--- Start Material shown ---
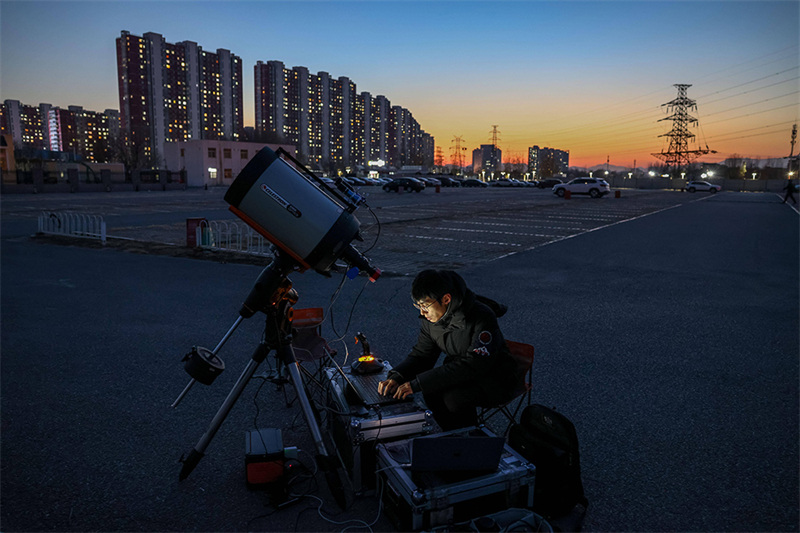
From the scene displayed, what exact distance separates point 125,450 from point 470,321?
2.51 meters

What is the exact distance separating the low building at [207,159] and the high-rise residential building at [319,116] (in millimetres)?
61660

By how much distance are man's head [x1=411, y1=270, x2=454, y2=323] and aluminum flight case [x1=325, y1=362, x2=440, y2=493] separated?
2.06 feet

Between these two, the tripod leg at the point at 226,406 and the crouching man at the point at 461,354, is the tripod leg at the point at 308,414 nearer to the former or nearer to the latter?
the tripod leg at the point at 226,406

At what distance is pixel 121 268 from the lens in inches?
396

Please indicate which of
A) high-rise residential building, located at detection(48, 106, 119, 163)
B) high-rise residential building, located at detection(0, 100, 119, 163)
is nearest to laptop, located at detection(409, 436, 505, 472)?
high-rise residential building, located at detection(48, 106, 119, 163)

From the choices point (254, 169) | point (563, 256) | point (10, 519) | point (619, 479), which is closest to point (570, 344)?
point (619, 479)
--- End Material shown ---
--- Start Material shown ---
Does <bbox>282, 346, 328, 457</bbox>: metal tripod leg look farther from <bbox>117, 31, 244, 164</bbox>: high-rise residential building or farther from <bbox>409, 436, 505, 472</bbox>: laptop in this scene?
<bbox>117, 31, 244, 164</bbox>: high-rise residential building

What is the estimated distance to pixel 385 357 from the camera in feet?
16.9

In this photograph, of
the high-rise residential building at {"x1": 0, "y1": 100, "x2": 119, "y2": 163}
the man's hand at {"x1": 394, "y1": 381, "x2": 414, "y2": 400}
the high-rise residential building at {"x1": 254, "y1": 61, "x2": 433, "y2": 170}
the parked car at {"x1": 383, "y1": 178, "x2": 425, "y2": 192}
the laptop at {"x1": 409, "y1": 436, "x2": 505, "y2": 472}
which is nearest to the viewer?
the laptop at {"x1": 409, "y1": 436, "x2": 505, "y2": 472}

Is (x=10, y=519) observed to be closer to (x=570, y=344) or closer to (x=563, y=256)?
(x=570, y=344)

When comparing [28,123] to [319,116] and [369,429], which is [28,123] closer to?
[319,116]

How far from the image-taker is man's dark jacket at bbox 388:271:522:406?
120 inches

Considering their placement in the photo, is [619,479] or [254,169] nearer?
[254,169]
--- End Material shown ---
--- Start Material shown ---
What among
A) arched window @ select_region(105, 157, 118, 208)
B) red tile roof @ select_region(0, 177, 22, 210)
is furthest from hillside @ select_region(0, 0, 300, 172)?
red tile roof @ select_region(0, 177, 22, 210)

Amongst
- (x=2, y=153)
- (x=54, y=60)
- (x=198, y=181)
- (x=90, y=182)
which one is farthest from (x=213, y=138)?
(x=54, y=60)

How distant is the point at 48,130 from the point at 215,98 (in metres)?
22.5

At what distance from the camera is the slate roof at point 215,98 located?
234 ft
--- End Material shown ---
_Exercise details_
Identify every line in the entries above that contains the string "feet", and copy each one. Treat uppercase and lowercase letters as distinct.

_Response to this exercise_
2.06 feet
What is the estimated distance to pixel 385 357 from the camera in feet?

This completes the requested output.